Pros: Low Fees. Low Market Cap compared to Bitcoin means a minute low visibility ‘Coin Maxi’ community of no threat to the building community. Of no current interest to institutions. Builder community contains many people with altruistic aims and a vocational disposition and are extremely helpful to each other. Coding is ‘exotic’ and beyond lowest common denominator hacking skills in the wider cryptocommunity. Equally secure with Bitcoin, and never been hacked. Being Bitcoins ‘closest relative’, attention to Handshake may rise if ETFs have some unforeseen undesirable outcomes for Bitcoin builders. The PoB protocol causes coins to be ‘burnt’ as part of the auction process, providing an extra pressure on coin supply.

Cons: Low level of awareness of the blockchain in the wider cryptocommunity.  ‘Coin Maxi’ community of Bitcoin is replaced by a name HODLing community on Handshake. Not unhelpful, but just passively hoarding name assets (Web 3 TLDs) hoping for prices to rise, but not involved with building. They account for at least 80% of the 12 million TLDs registered. The combo of low notoriety and market cap with no ownership, means core functionality is slow to improve and it’s difficult to render development investment proprietary.

3rd – Monero   4/30 votes; 13% of vote.

Monero is a PoW blockchain set up to offer an alternative to Bitcoin as a currency and transaction medium. It’s main goal has been to focus on privacy features. It is based on CryptoNote, a concept described in a 2013 white paper authored by Nicolas van Saberhagen.

It’s rumoured that it attracts illicit interest like money laundering and ransomware payments due to its strong privacy features. It’s a common medium of exchange on darknet markets.

It’s got arguably the 4th highest development community in the crypto-spectrum, but they are solely focused on strengthening and upgrading its privacy features, and are not open builders. It has an unlimited coin supply.

The blockchain is otherwise locked to building (not programable).

Pros/Cons – As the blockchain is locked to building (not programable), it is out of article scope to do Pros/Cons analysis. It is not clear why it got 4 votes. Some people like to participate in polls, even if they don’t understand. Some in a rush may have clicked the wrong option in error. Some may know Monero isn’t an eligible candidate, but it may be a ‘protest’ vote because they didn’t approve of the poll narrative, or because they felt a choice should have been available, which was absent.

4th – Dogecoin   3/30 votes; 10% of vote.
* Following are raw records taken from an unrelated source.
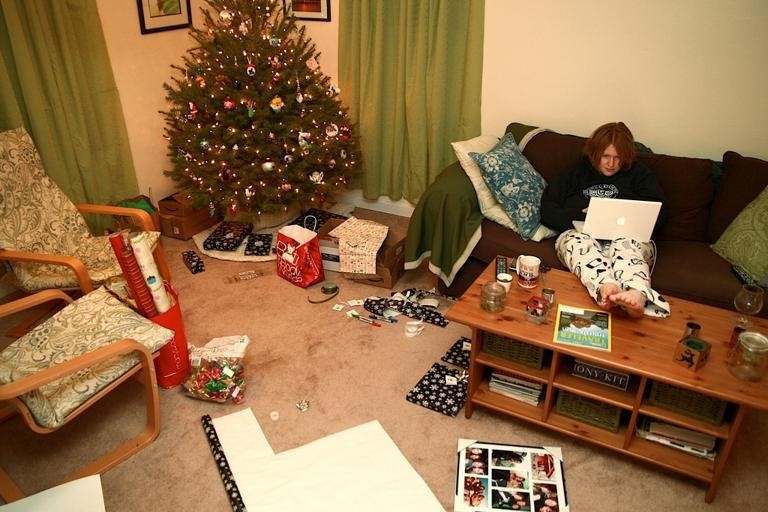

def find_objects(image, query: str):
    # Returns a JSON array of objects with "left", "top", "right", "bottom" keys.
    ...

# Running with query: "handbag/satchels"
[
  {"left": 276, "top": 215, "right": 326, "bottom": 289},
  {"left": 124, "top": 279, "right": 193, "bottom": 390},
  {"left": 110, "top": 187, "right": 163, "bottom": 238}
]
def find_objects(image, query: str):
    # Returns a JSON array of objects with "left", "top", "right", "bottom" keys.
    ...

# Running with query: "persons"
[
  {"left": 541, "top": 121, "right": 674, "bottom": 322},
  {"left": 459, "top": 437, "right": 561, "bottom": 512}
]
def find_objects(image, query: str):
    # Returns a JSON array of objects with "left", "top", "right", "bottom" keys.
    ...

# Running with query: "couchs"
[{"left": 403, "top": 122, "right": 766, "bottom": 318}]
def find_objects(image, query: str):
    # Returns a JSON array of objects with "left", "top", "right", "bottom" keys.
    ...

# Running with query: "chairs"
[
  {"left": 1, "top": 123, "right": 169, "bottom": 296},
  {"left": 1, "top": 282, "right": 176, "bottom": 505}
]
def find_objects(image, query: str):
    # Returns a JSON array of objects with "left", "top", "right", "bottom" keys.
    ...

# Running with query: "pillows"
[
  {"left": 710, "top": 184, "right": 768, "bottom": 294},
  {"left": 466, "top": 131, "right": 551, "bottom": 242}
]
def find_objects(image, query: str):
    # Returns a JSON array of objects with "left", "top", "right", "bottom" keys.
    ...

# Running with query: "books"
[
  {"left": 550, "top": 299, "right": 613, "bottom": 353},
  {"left": 484, "top": 367, "right": 546, "bottom": 406},
  {"left": 636, "top": 415, "right": 719, "bottom": 464}
]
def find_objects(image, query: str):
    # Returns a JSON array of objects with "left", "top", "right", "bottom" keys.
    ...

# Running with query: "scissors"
[{"left": 539, "top": 266, "right": 551, "bottom": 283}]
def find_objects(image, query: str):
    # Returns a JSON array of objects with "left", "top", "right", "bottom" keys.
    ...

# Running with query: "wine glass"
[{"left": 730, "top": 285, "right": 764, "bottom": 328}]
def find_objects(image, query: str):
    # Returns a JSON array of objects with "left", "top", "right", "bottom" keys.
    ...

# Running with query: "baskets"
[
  {"left": 481, "top": 329, "right": 545, "bottom": 371},
  {"left": 554, "top": 387, "right": 622, "bottom": 434},
  {"left": 646, "top": 380, "right": 730, "bottom": 427}
]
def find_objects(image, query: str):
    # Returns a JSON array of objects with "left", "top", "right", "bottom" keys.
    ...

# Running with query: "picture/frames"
[
  {"left": 283, "top": 0, "right": 332, "bottom": 23},
  {"left": 134, "top": 0, "right": 194, "bottom": 35}
]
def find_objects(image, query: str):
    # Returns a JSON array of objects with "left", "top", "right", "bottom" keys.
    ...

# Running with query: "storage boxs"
[
  {"left": 337, "top": 207, "right": 416, "bottom": 292},
  {"left": 158, "top": 211, "right": 219, "bottom": 242},
  {"left": 316, "top": 216, "right": 352, "bottom": 274},
  {"left": 157, "top": 187, "right": 208, "bottom": 215}
]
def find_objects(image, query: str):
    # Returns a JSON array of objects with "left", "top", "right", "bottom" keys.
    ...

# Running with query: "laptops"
[{"left": 571, "top": 196, "right": 663, "bottom": 240}]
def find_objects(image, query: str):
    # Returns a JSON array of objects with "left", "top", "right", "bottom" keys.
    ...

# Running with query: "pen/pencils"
[
  {"left": 369, "top": 315, "right": 398, "bottom": 323},
  {"left": 352, "top": 315, "right": 382, "bottom": 327}
]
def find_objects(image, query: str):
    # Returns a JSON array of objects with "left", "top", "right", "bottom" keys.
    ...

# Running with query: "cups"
[
  {"left": 682, "top": 322, "right": 702, "bottom": 338},
  {"left": 526, "top": 296, "right": 550, "bottom": 325},
  {"left": 515, "top": 255, "right": 541, "bottom": 289},
  {"left": 496, "top": 273, "right": 513, "bottom": 294},
  {"left": 480, "top": 283, "right": 506, "bottom": 313},
  {"left": 541, "top": 288, "right": 555, "bottom": 309}
]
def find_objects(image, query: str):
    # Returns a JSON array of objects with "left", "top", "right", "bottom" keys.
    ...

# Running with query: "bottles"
[
  {"left": 495, "top": 256, "right": 507, "bottom": 278},
  {"left": 726, "top": 330, "right": 768, "bottom": 381}
]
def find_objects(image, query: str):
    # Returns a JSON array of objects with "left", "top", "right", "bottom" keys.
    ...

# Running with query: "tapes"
[{"left": 404, "top": 326, "right": 417, "bottom": 338}]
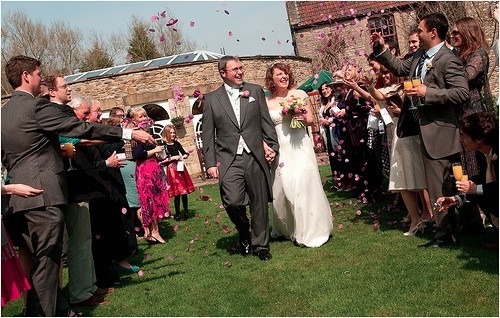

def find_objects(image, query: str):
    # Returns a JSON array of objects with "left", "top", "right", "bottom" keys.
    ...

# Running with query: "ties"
[
  {"left": 412, "top": 55, "right": 429, "bottom": 121},
  {"left": 484, "top": 152, "right": 499, "bottom": 231}
]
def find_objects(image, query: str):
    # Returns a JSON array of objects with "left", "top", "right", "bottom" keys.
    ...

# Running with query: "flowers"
[
  {"left": 279, "top": 95, "right": 306, "bottom": 128},
  {"left": 240, "top": 89, "right": 250, "bottom": 98}
]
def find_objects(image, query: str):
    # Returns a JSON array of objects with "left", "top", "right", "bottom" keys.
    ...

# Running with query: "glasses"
[
  {"left": 114, "top": 114, "right": 125, "bottom": 118},
  {"left": 380, "top": 70, "right": 391, "bottom": 75},
  {"left": 450, "top": 30, "right": 459, "bottom": 36},
  {"left": 48, "top": 84, "right": 68, "bottom": 90}
]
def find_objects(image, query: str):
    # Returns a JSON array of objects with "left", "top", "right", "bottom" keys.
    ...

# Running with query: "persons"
[
  {"left": 444, "top": 33, "right": 459, "bottom": 53},
  {"left": 155, "top": 125, "right": 196, "bottom": 221},
  {"left": 439, "top": 17, "right": 496, "bottom": 233},
  {"left": 204, "top": 56, "right": 280, "bottom": 261},
  {"left": 0, "top": 55, "right": 172, "bottom": 317},
  {"left": 434, "top": 111, "right": 498, "bottom": 254},
  {"left": 316, "top": 37, "right": 437, "bottom": 239},
  {"left": 407, "top": 29, "right": 422, "bottom": 52},
  {"left": 262, "top": 61, "right": 335, "bottom": 248},
  {"left": 369, "top": 13, "right": 481, "bottom": 249},
  {"left": 492, "top": 4, "right": 499, "bottom": 70}
]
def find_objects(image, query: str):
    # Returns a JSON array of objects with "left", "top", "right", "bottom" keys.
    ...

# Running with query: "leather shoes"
[
  {"left": 417, "top": 218, "right": 484, "bottom": 248},
  {"left": 72, "top": 287, "right": 115, "bottom": 307},
  {"left": 239, "top": 237, "right": 273, "bottom": 261},
  {"left": 481, "top": 235, "right": 498, "bottom": 250}
]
Dogecoin (PoW Blockchain) was created by Billy Markus and Jackson Palmer, making fun of the explosion in ‘meme’ cryptocurrencies at the time. They didn’t expect anyone to take it seriously, but people started buying it.  Dogecoin itself was to later become parodied by tokens such as Shiba Inu and Shiba Saga (ERC 20 tokens) and DogWifHat (a token off Solana).

Dogecoin has an unlimited supply with a fixed rise in the currency of 5 million units a year.

The blockchain is otherwise locked to building (not programable).

For reasons similar to those given about Monero, we will not be adding a Pros/Cons section. We can speculate on why it got 3 votes for the same reasons we also gave for Monero.

Nobody was tagged in the LinkedIn poll, nor was anybody given a LinkedIn Direct Message (DM) to encourage their participation in the poll.